>> START
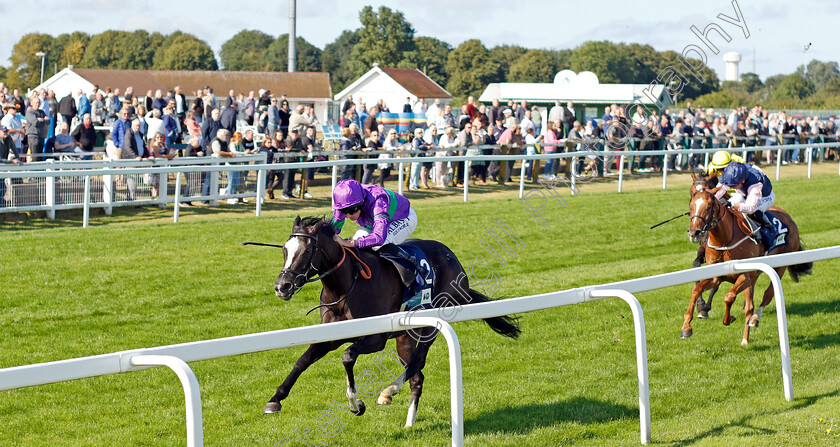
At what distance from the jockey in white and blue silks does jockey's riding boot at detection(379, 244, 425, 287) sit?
3430mm

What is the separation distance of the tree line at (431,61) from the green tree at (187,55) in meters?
0.09

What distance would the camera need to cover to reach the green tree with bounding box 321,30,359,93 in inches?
3118

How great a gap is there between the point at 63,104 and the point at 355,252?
12.1 metres

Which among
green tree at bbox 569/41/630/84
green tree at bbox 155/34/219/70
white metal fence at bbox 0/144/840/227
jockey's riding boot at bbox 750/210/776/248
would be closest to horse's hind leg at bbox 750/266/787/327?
jockey's riding boot at bbox 750/210/776/248

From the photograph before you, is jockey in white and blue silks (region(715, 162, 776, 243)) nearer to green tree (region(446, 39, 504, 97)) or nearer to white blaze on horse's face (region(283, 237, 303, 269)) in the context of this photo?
white blaze on horse's face (region(283, 237, 303, 269))

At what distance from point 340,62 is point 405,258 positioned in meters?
108

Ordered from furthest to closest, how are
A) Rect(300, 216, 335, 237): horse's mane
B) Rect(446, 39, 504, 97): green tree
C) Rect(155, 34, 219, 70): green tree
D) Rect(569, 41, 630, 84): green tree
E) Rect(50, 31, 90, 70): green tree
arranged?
1. Rect(50, 31, 90, 70): green tree
2. Rect(155, 34, 219, 70): green tree
3. Rect(446, 39, 504, 97): green tree
4. Rect(569, 41, 630, 84): green tree
5. Rect(300, 216, 335, 237): horse's mane

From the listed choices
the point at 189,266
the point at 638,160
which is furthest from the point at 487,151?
the point at 189,266

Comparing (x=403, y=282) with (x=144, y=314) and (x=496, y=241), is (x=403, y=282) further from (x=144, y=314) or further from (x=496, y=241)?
(x=496, y=241)

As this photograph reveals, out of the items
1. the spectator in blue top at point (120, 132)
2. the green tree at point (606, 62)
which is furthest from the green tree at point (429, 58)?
the spectator in blue top at point (120, 132)

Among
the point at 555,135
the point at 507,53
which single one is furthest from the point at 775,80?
the point at 555,135

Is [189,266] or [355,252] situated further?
[189,266]

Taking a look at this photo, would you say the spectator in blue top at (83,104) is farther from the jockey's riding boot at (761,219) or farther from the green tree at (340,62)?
the green tree at (340,62)

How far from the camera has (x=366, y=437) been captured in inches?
179
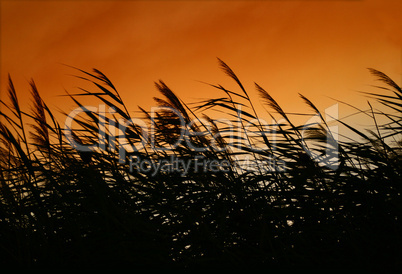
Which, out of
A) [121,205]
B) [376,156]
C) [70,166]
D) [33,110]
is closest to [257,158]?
[376,156]

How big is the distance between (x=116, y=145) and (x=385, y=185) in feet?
5.79

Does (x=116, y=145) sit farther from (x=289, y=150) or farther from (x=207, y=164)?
(x=289, y=150)

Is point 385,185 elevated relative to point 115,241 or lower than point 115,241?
elevated

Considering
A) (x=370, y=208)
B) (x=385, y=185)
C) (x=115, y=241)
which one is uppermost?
(x=385, y=185)

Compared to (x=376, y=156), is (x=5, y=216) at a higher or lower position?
lower

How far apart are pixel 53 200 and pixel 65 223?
0.76ft

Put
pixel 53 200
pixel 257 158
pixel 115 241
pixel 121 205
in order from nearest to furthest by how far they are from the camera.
→ pixel 115 241, pixel 121 205, pixel 53 200, pixel 257 158

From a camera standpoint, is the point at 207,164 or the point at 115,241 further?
the point at 207,164

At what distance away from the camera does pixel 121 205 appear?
7.69ft

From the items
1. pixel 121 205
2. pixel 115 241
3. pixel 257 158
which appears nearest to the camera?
pixel 115 241

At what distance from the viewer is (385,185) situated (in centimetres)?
221

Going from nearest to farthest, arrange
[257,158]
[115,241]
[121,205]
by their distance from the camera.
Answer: [115,241] < [121,205] < [257,158]

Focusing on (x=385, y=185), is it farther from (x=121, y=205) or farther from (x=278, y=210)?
(x=121, y=205)

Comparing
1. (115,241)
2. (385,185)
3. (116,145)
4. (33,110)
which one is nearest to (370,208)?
(385,185)
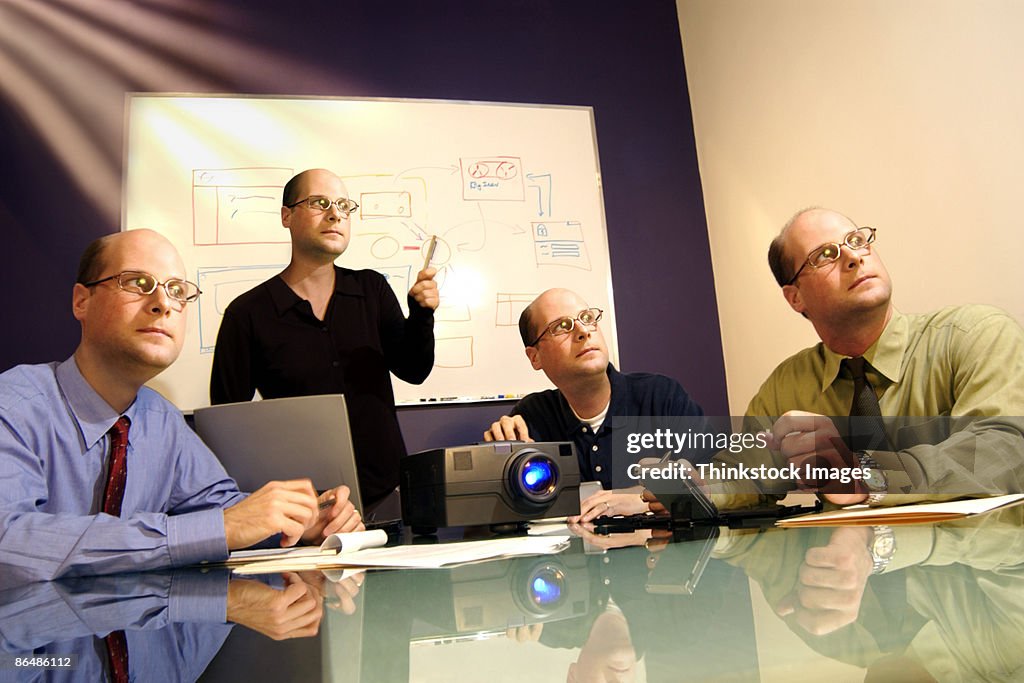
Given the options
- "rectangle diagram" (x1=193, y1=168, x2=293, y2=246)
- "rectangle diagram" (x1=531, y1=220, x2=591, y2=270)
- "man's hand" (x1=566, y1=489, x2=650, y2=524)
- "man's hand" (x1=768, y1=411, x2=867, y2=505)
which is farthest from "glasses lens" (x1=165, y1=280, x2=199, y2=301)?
"rectangle diagram" (x1=531, y1=220, x2=591, y2=270)

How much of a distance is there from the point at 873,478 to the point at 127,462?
1.13 metres

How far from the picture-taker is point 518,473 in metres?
1.13

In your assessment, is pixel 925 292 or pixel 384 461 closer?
pixel 925 292

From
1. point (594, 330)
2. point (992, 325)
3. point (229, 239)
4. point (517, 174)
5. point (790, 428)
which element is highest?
point (517, 174)

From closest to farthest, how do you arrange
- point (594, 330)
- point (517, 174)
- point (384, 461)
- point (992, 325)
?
point (992, 325) → point (594, 330) → point (384, 461) → point (517, 174)

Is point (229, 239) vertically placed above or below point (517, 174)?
below

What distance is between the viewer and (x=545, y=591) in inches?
21.3

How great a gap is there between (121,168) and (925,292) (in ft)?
8.70

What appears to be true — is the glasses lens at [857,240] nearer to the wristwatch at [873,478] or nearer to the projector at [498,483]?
the wristwatch at [873,478]

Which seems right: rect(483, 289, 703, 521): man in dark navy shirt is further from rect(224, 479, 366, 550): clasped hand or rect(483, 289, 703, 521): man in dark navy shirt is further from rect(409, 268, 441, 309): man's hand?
rect(224, 479, 366, 550): clasped hand

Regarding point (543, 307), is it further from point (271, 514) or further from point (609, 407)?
point (271, 514)

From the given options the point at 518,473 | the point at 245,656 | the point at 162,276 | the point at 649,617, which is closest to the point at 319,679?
the point at 245,656

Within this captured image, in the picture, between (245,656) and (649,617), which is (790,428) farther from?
(245,656)

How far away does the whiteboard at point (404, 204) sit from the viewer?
8.54 ft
>> END
> Stated goal
Exactly and only the lines from the one containing "How much of" through the end of the material are to be reproduced, both ends included.

> Expected output
How much of a distance is there from the point at 873,478 to the point at 127,462?
1.13 metres

How far from the picture-taker is point 518,473 in metres?
1.13

In your assessment, is pixel 925 292 or pixel 384 461 closer?
pixel 925 292

From
1. point (594, 330)
2. point (992, 325)
3. point (229, 239)
4. point (517, 174)
5. point (790, 428)
which element is highest?
point (517, 174)

From closest to farthest, how do you arrange
- point (594, 330)
- point (517, 174)
- point (384, 461)
- point (992, 325)
?
point (992, 325) → point (594, 330) → point (384, 461) → point (517, 174)

Is point (229, 239) vertically placed above or below point (517, 174)?
below

What distance is between the viewer and (x=545, y=591) in inches?
21.3

How great a gap is there between (121,168) and (925,292) (in ft)?
8.70

What appears to be true — is the glasses lens at [857,240] nearer to the wristwatch at [873,478] or nearer to the projector at [498,483]?
the wristwatch at [873,478]

Which seems right: rect(483, 289, 703, 521): man in dark navy shirt is further from rect(224, 479, 366, 550): clasped hand or rect(483, 289, 703, 521): man in dark navy shirt is further from rect(409, 268, 441, 309): man's hand?
rect(224, 479, 366, 550): clasped hand

Regarding point (543, 307), is it further from point (271, 514) or further from point (609, 407)?
point (271, 514)

From the given options the point at 518,473 | the point at 245,656 | the point at 162,276 | the point at 649,617, which is closest to the point at 319,679?
the point at 245,656

Within this captured image, in the picture, between (245,656) and (649,617), which is (790,428) farther from?
(245,656)

How far away does the whiteboard at point (404, 204) sit from the viewer?
8.54 ft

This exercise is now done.